Song by the Weeknd

from the album My Dear Melancholy
- Released: March 30, 2018
- Recorded: 2014–2018
- Length: 3:41
- Label: XO; Republic;
- Songwriters: Abel Tesfaye; Ahmad Balshe; Jason Quenneville; Adam Feeney; Michael Williams; Marquel Middlebrooks;
- Producers: Mike Will Made It; Marz; Frank Dukes; DaHeala;

Music video
- "Try Me" on YouTube

= Try Me (The Weeknd song) =

2018 song by the Weeknd

"Try Me" is a song by the Canadian singer-songwriter the Weeknd from his debut extended play, My Dear Melancholy, (2018). The song was written by the Weeknd, Ahmad Balshe, Jason Quenneville, Adam Feeney, Michael Williams and Marquel Middlebrooks. It was produced by Mike Will Made It, Marz, Frank Dukes, and DaHeala.

== Lyrics ==
The song's lyrics revolve around the Weeknd attempting to have a partner leave their current love interest to return to him. Various bars in the song were previously utilized in his cover of Beyoncé's "Drunk in Love".

== Music video ==
On March 30, 2018, a Spotify exclusive vertical video for the song was released alongside one for "Call Out My Name" It was filmed during night time in Los Angeles, California. The video was uploaded to YouTube on March 30, 2021, to celebrate the three year anniversary of My Dear Melancholy.

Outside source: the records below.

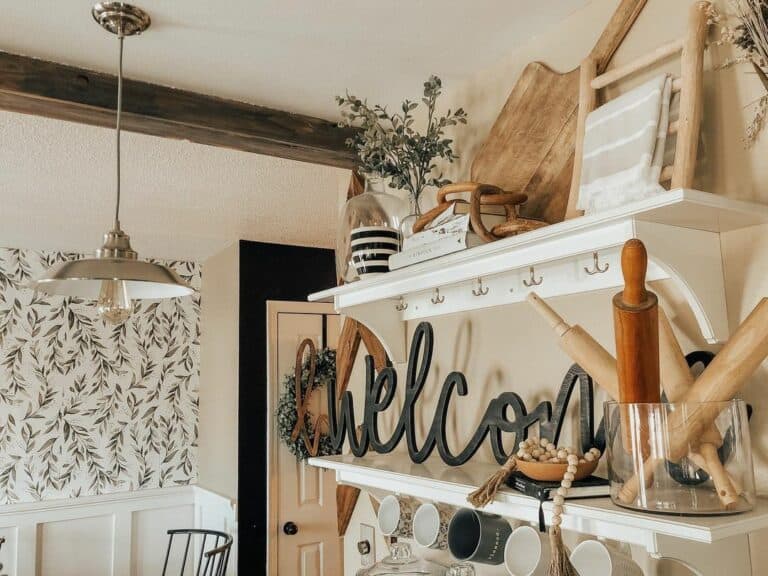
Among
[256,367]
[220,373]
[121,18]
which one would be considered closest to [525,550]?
[121,18]

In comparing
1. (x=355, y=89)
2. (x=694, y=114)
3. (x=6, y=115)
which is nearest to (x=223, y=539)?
(x=6, y=115)

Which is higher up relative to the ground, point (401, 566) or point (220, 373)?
point (220, 373)

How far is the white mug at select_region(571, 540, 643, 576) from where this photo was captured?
47.8 inches

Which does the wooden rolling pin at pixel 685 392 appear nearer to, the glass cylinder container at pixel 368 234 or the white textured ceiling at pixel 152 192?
the glass cylinder container at pixel 368 234

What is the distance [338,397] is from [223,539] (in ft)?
6.83

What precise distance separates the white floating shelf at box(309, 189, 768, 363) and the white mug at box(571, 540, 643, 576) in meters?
0.42

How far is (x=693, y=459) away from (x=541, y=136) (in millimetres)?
953

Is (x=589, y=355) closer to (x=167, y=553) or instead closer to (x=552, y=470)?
(x=552, y=470)

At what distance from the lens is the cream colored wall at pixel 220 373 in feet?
13.3

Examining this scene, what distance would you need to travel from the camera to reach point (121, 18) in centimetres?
167

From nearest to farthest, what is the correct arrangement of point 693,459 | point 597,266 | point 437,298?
point 693,459 → point 597,266 → point 437,298

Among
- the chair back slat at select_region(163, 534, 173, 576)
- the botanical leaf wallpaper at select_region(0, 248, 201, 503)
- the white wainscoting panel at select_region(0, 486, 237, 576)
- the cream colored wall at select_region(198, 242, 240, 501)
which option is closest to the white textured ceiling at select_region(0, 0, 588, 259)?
the cream colored wall at select_region(198, 242, 240, 501)

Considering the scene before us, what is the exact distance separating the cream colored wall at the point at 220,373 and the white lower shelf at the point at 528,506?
7.17ft

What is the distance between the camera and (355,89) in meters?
2.12
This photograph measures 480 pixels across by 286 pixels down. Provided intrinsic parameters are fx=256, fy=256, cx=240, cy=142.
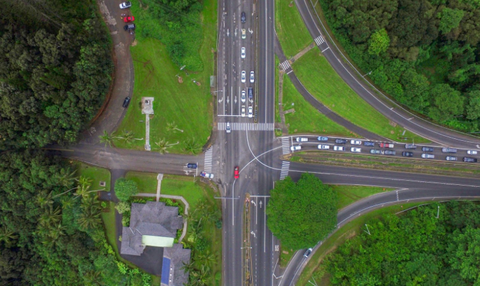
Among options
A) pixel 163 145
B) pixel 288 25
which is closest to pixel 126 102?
pixel 163 145

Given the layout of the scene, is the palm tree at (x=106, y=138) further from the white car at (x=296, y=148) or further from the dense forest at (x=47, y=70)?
the white car at (x=296, y=148)

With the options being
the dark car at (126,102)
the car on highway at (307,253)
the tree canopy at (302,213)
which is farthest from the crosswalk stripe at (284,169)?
the dark car at (126,102)

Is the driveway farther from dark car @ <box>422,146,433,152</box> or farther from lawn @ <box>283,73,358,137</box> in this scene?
dark car @ <box>422,146,433,152</box>

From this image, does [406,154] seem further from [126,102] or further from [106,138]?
[106,138]

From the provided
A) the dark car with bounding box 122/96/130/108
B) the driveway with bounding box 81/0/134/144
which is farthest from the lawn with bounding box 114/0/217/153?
the driveway with bounding box 81/0/134/144

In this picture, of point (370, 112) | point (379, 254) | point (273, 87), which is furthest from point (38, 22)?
point (379, 254)

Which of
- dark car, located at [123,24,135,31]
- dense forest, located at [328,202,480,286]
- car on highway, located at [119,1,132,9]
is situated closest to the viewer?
dense forest, located at [328,202,480,286]

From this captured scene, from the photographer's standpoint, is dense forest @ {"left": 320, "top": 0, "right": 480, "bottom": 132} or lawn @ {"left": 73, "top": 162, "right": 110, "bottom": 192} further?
lawn @ {"left": 73, "top": 162, "right": 110, "bottom": 192}
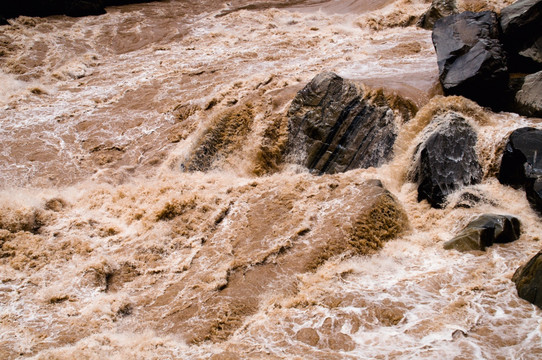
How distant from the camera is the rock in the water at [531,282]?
4.12m

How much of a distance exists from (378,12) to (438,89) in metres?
6.32

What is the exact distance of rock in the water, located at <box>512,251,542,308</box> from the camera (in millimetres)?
4125

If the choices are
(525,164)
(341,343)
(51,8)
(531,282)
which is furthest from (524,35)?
(51,8)

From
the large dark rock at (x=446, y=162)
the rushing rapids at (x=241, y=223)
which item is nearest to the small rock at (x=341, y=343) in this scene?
the rushing rapids at (x=241, y=223)

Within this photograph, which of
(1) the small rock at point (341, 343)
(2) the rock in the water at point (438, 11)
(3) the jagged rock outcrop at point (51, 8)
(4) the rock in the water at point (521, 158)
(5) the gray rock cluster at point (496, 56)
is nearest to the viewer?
(1) the small rock at point (341, 343)

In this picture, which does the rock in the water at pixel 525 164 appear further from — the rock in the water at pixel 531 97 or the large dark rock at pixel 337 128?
the large dark rock at pixel 337 128

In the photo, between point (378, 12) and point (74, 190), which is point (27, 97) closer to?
point (74, 190)

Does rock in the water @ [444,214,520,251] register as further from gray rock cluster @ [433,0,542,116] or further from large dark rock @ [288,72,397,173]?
gray rock cluster @ [433,0,542,116]

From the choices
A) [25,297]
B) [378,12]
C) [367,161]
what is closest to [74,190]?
[25,297]

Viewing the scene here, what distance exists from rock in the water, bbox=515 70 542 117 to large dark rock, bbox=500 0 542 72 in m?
0.72

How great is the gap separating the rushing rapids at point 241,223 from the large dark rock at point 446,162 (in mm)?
105

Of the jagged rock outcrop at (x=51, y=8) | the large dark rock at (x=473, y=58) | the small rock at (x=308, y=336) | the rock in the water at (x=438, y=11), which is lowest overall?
the small rock at (x=308, y=336)

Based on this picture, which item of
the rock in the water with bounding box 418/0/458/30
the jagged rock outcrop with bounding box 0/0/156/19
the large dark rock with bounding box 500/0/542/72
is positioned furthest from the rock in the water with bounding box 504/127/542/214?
the jagged rock outcrop with bounding box 0/0/156/19

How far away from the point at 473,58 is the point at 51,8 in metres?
13.5
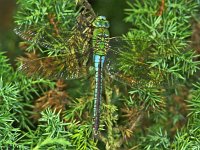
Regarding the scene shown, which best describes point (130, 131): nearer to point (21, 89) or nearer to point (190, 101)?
point (190, 101)

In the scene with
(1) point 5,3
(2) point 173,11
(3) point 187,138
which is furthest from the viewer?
(1) point 5,3

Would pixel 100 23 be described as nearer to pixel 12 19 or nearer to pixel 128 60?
pixel 128 60

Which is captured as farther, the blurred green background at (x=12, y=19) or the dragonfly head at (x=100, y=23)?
the blurred green background at (x=12, y=19)

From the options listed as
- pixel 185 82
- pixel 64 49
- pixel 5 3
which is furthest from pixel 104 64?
pixel 5 3

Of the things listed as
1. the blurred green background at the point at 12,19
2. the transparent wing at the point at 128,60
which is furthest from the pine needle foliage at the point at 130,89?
the blurred green background at the point at 12,19

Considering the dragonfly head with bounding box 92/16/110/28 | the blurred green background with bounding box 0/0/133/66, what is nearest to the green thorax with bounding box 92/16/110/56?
the dragonfly head with bounding box 92/16/110/28

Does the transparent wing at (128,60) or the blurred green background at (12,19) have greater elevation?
the blurred green background at (12,19)

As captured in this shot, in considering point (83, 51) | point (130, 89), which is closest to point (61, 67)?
point (83, 51)

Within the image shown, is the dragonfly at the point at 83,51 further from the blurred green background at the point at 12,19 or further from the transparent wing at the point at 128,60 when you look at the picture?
the blurred green background at the point at 12,19
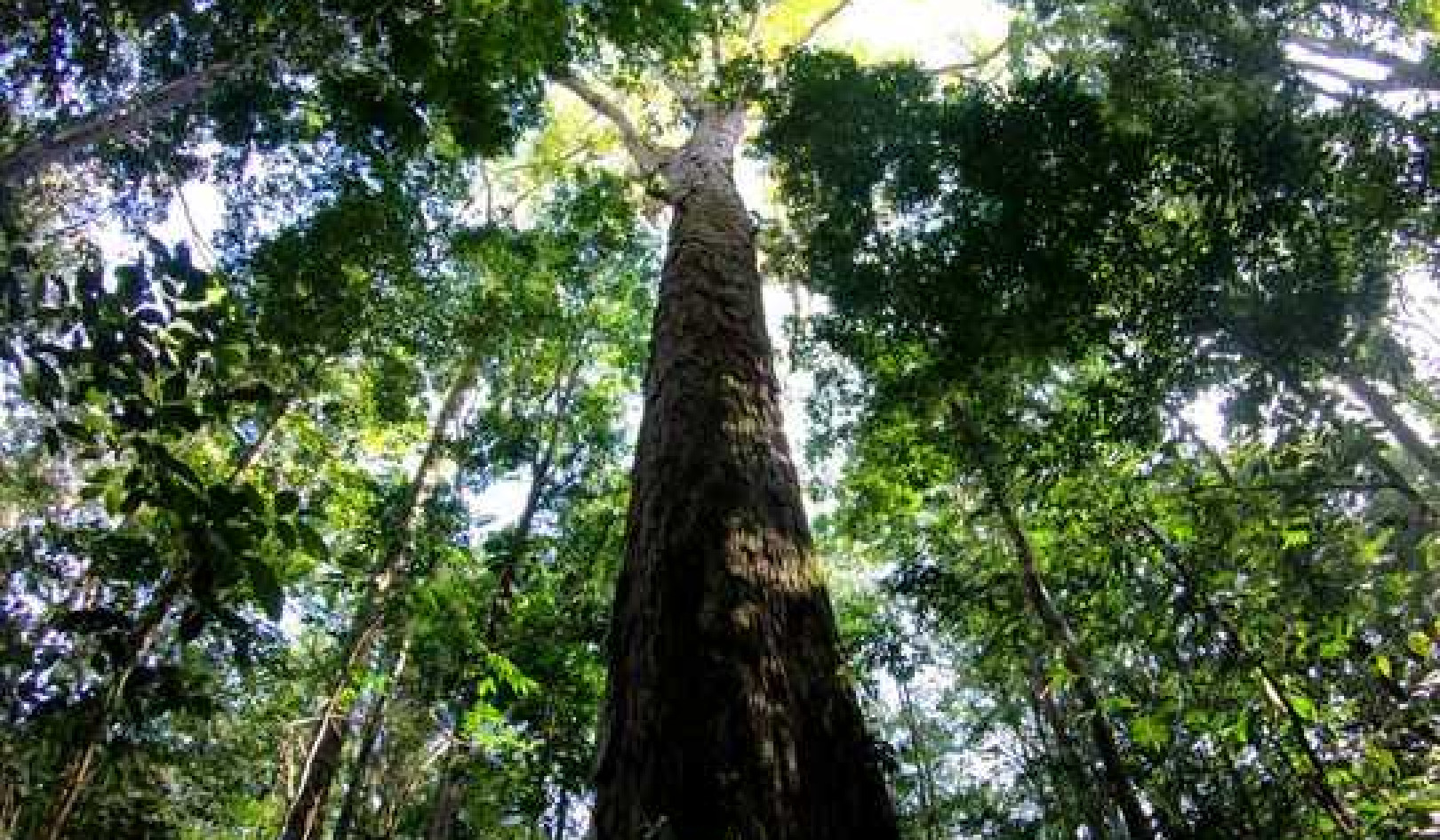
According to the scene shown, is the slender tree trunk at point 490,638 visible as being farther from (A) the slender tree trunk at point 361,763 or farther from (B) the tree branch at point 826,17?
(B) the tree branch at point 826,17

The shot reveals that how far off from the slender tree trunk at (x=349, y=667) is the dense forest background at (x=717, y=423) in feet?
0.21

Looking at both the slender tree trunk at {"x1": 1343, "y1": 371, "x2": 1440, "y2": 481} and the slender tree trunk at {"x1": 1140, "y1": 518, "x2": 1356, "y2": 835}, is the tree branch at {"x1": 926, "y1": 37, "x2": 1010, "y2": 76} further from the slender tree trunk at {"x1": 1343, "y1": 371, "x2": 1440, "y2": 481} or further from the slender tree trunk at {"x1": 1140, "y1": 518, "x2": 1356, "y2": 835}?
the slender tree trunk at {"x1": 1140, "y1": 518, "x2": 1356, "y2": 835}

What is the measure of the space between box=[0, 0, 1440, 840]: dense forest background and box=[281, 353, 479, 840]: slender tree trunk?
0.06 metres

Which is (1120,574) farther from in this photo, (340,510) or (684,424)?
(340,510)

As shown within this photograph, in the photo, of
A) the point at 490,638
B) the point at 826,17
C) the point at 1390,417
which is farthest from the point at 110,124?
the point at 1390,417

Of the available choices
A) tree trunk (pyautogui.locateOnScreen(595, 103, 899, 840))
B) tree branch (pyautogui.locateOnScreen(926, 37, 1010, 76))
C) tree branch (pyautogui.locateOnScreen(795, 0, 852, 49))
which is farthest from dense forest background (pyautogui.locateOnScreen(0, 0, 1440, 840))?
tree branch (pyautogui.locateOnScreen(795, 0, 852, 49))

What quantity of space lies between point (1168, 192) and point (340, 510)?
8.64m

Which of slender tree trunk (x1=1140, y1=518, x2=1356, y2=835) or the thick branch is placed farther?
the thick branch

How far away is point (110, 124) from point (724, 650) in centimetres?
479

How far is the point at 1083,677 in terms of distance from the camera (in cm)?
382

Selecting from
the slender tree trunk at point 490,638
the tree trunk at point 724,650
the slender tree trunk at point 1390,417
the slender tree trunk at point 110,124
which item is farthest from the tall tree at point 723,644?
the slender tree trunk at point 1390,417

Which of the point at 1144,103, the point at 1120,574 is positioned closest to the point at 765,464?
the point at 1120,574

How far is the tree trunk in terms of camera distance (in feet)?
7.13

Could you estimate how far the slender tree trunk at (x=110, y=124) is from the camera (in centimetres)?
446
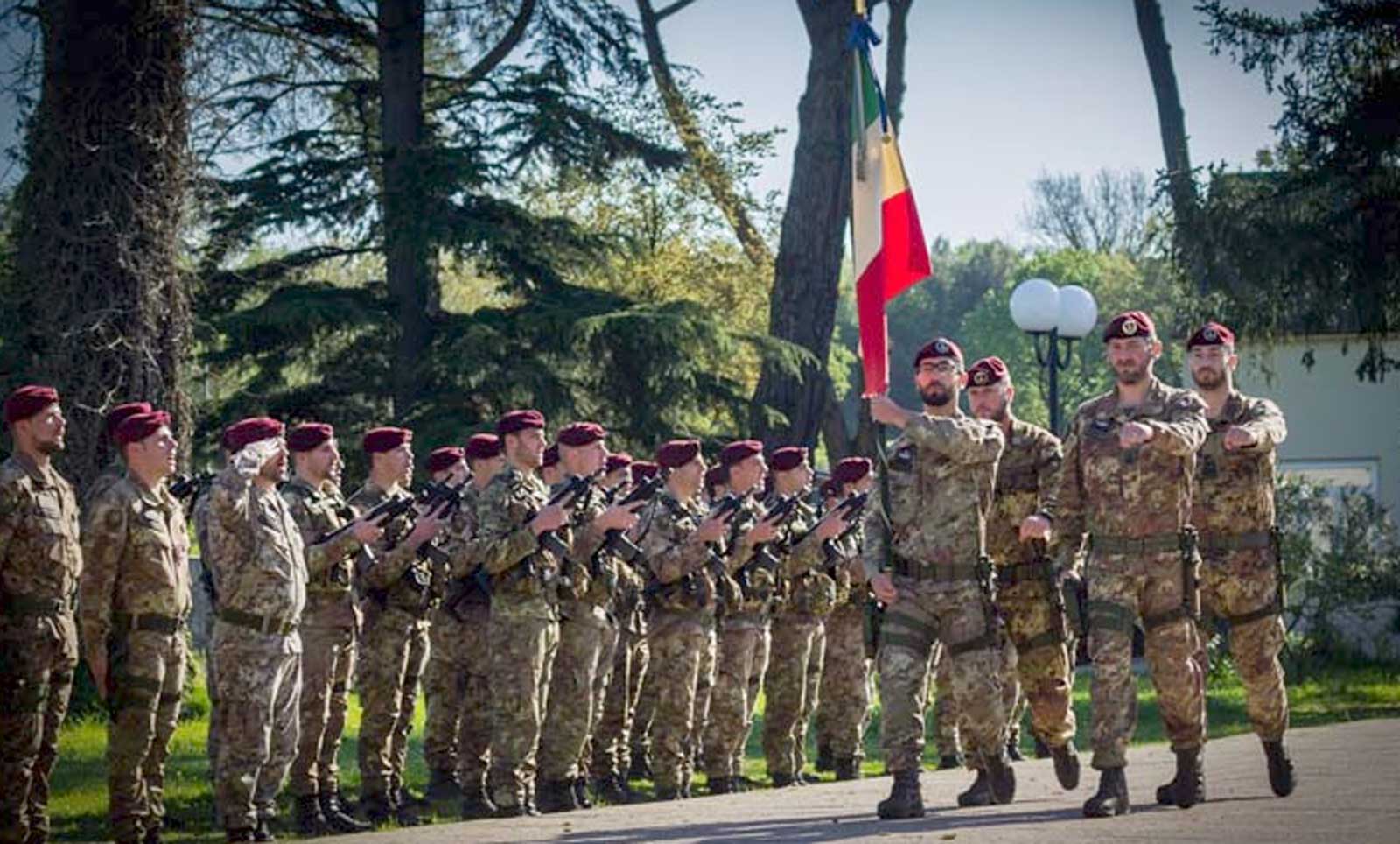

== Commercial performance ==
The song debuted at number 26 on the US Billboard Hot 100 on the issue dated April 7, 2018.

== Remix ==
On August 23, 2018, a remix of the song featuring Quavo, Swae Lee, and Trouble, premiered on the second episode of the Weeknd's Beats 1 radio show Memento Mori. It was described as the show's highlight upon release.

== Charts ==

=== Weekly charts ===

| Chart (2018) | Peak position |
|---|---|
| Australia (ARIA) | 24 |
| Austria (Ö3 Austria Top 40) | 49 |
| Canada Hot 100 (Billboard) | 7 |
| Czech Republic Singles Digital (ČNS IFPI) | 27 |
| Denmark (Tracklisten) | 20 |
| France (SNEP) | 75 |
| Germany (GfK) | 52 |
| Ireland (IRMA) | 22 |
| Netherlands (Single Top 100) | 43 |
| New Zealand (Recorded Music NZ) | 35 |
| Norway (VG-lista) | 24 |
| Portugal (AFP) | 8 |
| Slovakia Singles Digital (ČNS IFPI) | 7 |
| Sweden (Sverigetopplistan) | 23 |
| Switzerland (Schweizer Hitparade) | 27 |
| UK Singles (OCC) | 17 |
| UK Hip Hop/R&B (OCC) | 7 |
| US Billboard Hot 100 | 26 |
| US Hot R&B/Hip-Hop Songs (Billboard) | 16 |

=== Year-end charts ===

| Chart (2018) | Position |
|---|---|
| US Hot R&B Songs (Billboard) | 39 |

== Certifications ==

| Region | Certification | Certified units/sales |
| Australia (ARIA) | Platinum | 70,000^{‡} |
| Brazil (Pro-Música Brasil) | Platinum | 40,000^{‡} |
| Canada (Music Canada) | Gold | 40,000^{‡} |
| France (SNEP) | Gold | 100,000^{‡} |
| New Zealand (RMNZ) | Gold | 15,000^{‡} |
| United Kingdom (BPI) | Silver | 200,000^{‡} |
| United States (RIAA) | Platinum | 1,000,000^{‡} |
^{‡} Sales+streaming figures based on certification alone.